- [Task item]
Down to the last character, repeat the entries beneath this task.

(Records from a dataset)
:::::

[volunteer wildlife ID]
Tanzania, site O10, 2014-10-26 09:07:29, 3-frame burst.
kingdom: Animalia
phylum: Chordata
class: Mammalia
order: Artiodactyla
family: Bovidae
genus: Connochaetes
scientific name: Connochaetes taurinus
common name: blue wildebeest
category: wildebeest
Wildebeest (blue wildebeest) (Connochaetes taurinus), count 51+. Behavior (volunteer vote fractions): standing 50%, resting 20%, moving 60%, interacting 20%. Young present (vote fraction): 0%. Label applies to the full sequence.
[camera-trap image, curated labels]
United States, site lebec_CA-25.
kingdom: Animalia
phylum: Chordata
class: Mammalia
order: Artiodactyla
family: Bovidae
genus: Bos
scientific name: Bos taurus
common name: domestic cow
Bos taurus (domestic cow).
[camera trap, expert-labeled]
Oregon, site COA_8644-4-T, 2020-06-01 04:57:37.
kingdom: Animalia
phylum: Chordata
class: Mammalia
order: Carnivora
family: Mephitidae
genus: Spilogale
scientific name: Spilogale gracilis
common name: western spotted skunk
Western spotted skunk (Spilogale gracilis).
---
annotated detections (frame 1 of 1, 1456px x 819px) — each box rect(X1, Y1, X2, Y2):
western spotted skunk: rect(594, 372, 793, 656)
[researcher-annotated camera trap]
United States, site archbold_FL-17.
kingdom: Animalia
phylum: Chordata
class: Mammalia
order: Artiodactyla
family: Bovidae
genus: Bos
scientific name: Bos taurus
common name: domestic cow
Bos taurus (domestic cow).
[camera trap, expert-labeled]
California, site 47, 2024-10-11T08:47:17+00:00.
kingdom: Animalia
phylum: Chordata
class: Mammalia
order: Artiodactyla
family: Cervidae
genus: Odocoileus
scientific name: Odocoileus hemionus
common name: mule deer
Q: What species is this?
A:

:::::

- [Answer space]
[volunteer wildlife ID]
Tanzania, site O10, 2014-10-26 09:07:29, 3-frame burst.
kingdom: Animalia
phylum: Chordata
class: Mammalia
order: Artiodactyla
family: Bovidae
genus: Connochaetes
scientific name: Connochaetes taurinus
common name: blue wildebeest
category: wildebeest
Wildebeest (blue wildebeest) (Connochaetes taurinus), count 51+. Behavior (volunteer vote fractions): standing 50%, resting 20%, moving 60%, interacting 20%. Young present (vote fraction): 0%. Label applies to the full sequence.
[camera-trap image, curated labels]
United States, site lebec_CA-25.
kingdom: Animalia
phylum: Chordata
class: Mammalia
order: Artiodactyla
family: Bovidae
genus: Bos
scientific name: Bos taurus
common name: domestic cow
Bos taurus (domestic cow).
[camera trap, expert-labeled]
Oregon, site COA_8644-4-T, 2020-06-01 04:57:37.
kingdom: Animalia
phylum: Chordata
class: Mammalia
order: Carnivora
family: Mephitidae
genus: Spilogale
scientific name: Spilogale gracilis
common name: western spotted skunk
Western spotted skunk (Spilogale gracilis).
---
annotated detections (frame 1 of 1, 1456px x 819px) — each box rect(X1, Y1, X2, Y2):
western spotted skunk: rect(594, 372, 793, 656)
[researcher-annotated camera trap]
United States, site archbold_FL-17.
kingdom: Animalia
phylum: Chordata
class: Mammalia
order: Artiodactyla
family: Bovidae
genus: Bos
scientific name: Bos taurus
common name: domestic cow
Bos taurus (domestic cow).
[camera trap, expert-labeled]
California, site 47, 2024-10-11T08:47:17+00:00.
kingdom: Animalia
phylum: Chordata
class: Mammalia
order: Artiodactyla
family: Cervidae
genus: Odocoileus
scientific name: Odocoileus hemionus
common name: mule deer
Q: What species is this?
A:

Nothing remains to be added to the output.